— Provided passage —

# Burstner performance front seat recliner seized



## bambi2 (Oct 19, 2007)

One side of the recliner mechanism in my Bursner Delfin performance has seized. To recline it requires a huge amount of force, as only one side releases. It seems that the mechanism is spot welded together on assembly. Has anyone else had this problem and solved it? Bambi 2


----------



## cabby (May 14, 2005)

Are we talking the cab seats on a Fiat/Citroen or Peugeot. Have you checked that the cable is releasing both sides. or that the cable is snagged. how new is the vehicle.

cabby


----------



## bambi2 (Oct 19, 2007)

cabby said:


> Are we talking the cab seats on a Fiat/Citroen or Peugeot. Have you checked that the cable is releasing both sides. or that the cable is snagged. how new is the vehicle.
> 
> cabby


Hi cabby. The Burstner performance has a Renault engine, it is a 2006, I have only just bought it, it has only done 26500 kilometers, it has been kept in a garage and feels like new.


----------



## cabby (May 14, 2005)

— Dataset excerpt —
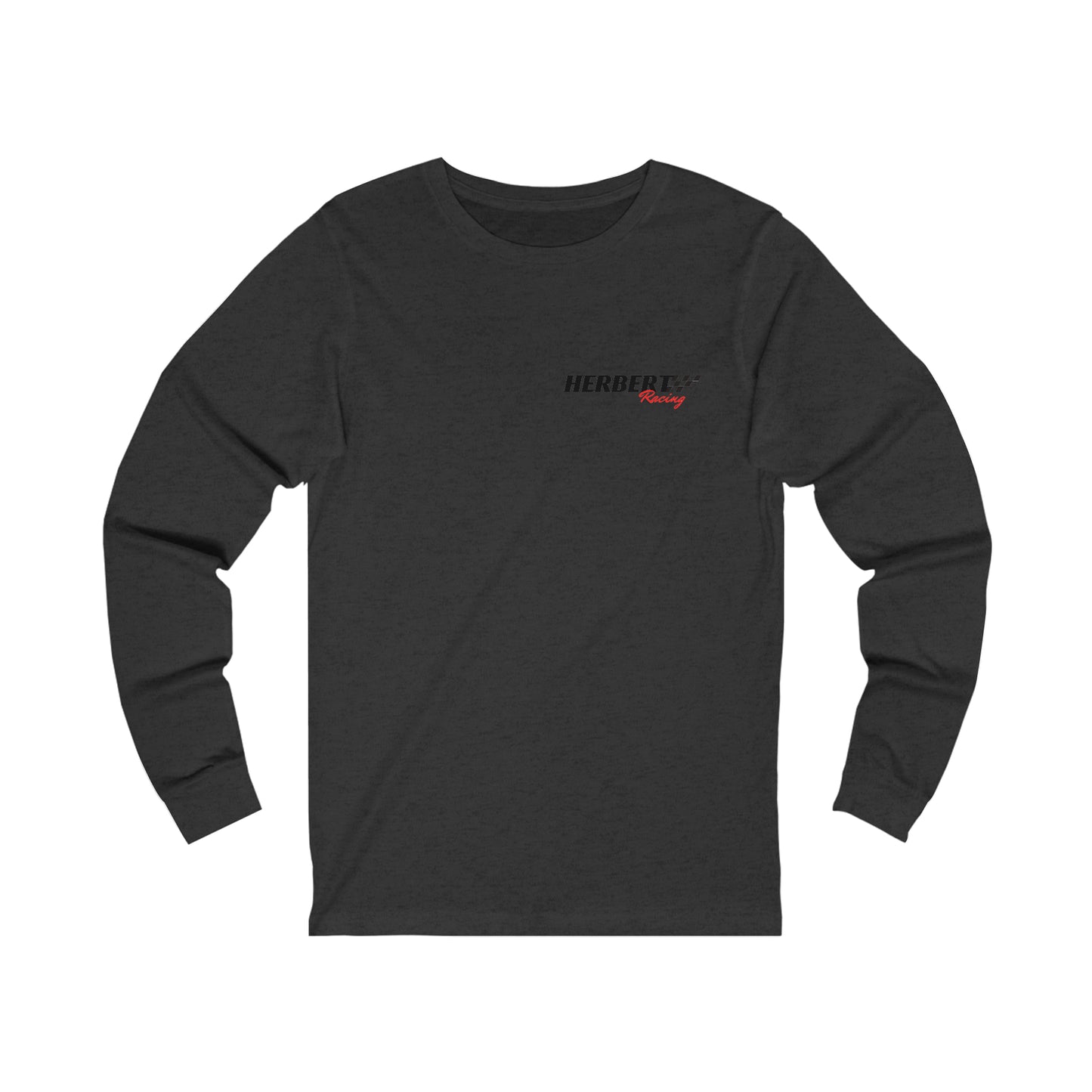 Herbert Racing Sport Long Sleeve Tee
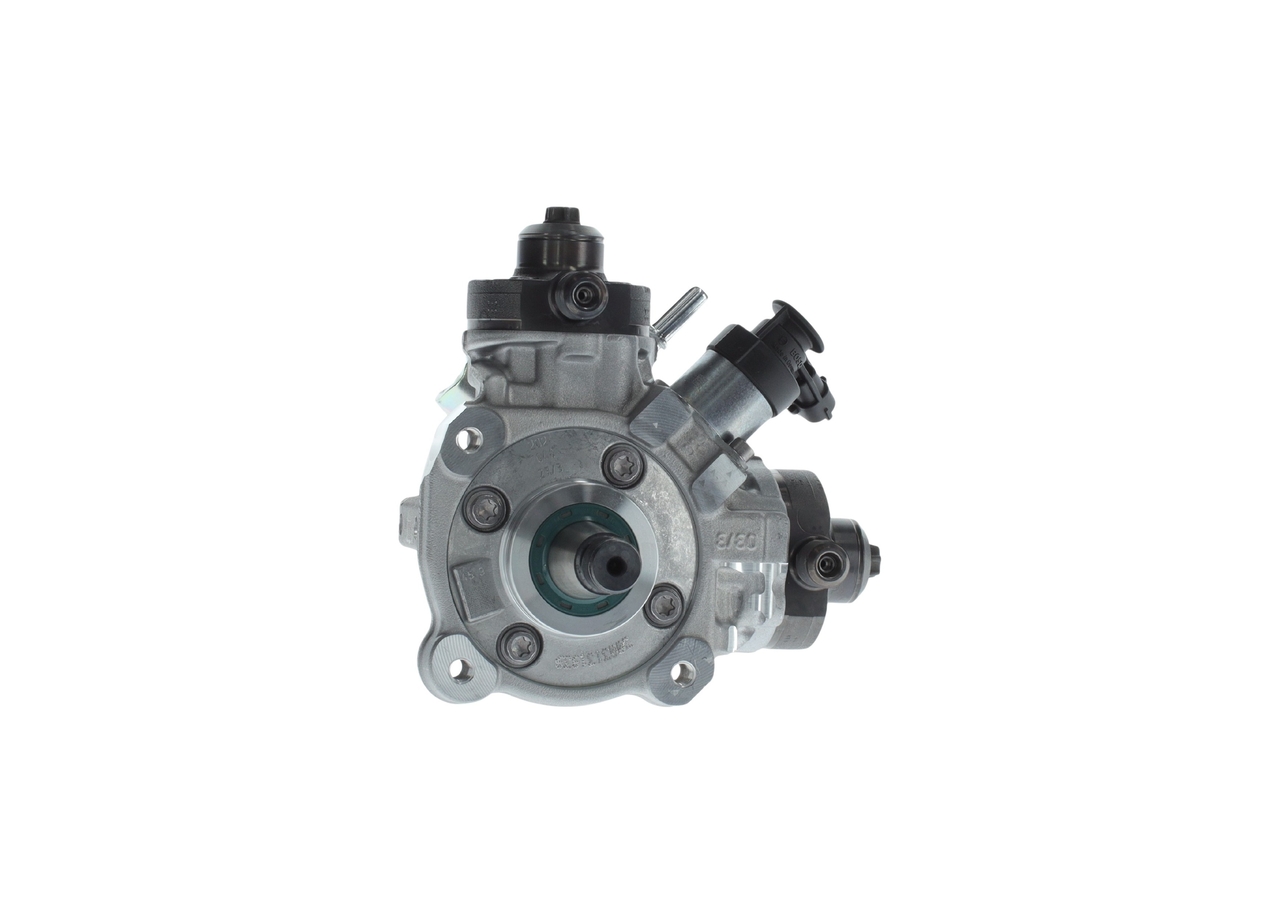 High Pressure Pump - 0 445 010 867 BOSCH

— Using the information —
1 - Write out the stretch of the recliner thread from "Hi cabby. The" through "feels like new.", word for word.
2 - Pick up the forum thread about the seized Burstner seat recliner from its last line and carry it on.
The lines come from a different source than the recliner thread.

— Responses by task —
1 -
Hi cabby. The Burstner performance has a Renault engine, it is a 2006, I have only just bought it, it has only done 26500 kilometers, it has been kept in a garage and feels like new.

2 -
Ok sounds like a good purchase. are they standard Renault seats, with both of them reclining, look at the cables on the one that works and then check against the other. as you mentioned a spot weld, what is that actually joining. any chance of a photo.

cabby


----------



## bambi2 (Oct 19, 2007)

cabby said:


> Ok sounds like a good purchase. are they standard Renault seats, with both of them reclining, look at the cables on the one that works and then check against the other. as you mentioned a spot weld, what is that actually joining. any chance of a photo.
> 
> cabby


Thank you for your replies cabby.
The problem is solved now I have a good talented friend, who took the seat out and with a lot of filing and some welding he made a very nice handle, I just pull it up and the mechanism works, Brilliant!!!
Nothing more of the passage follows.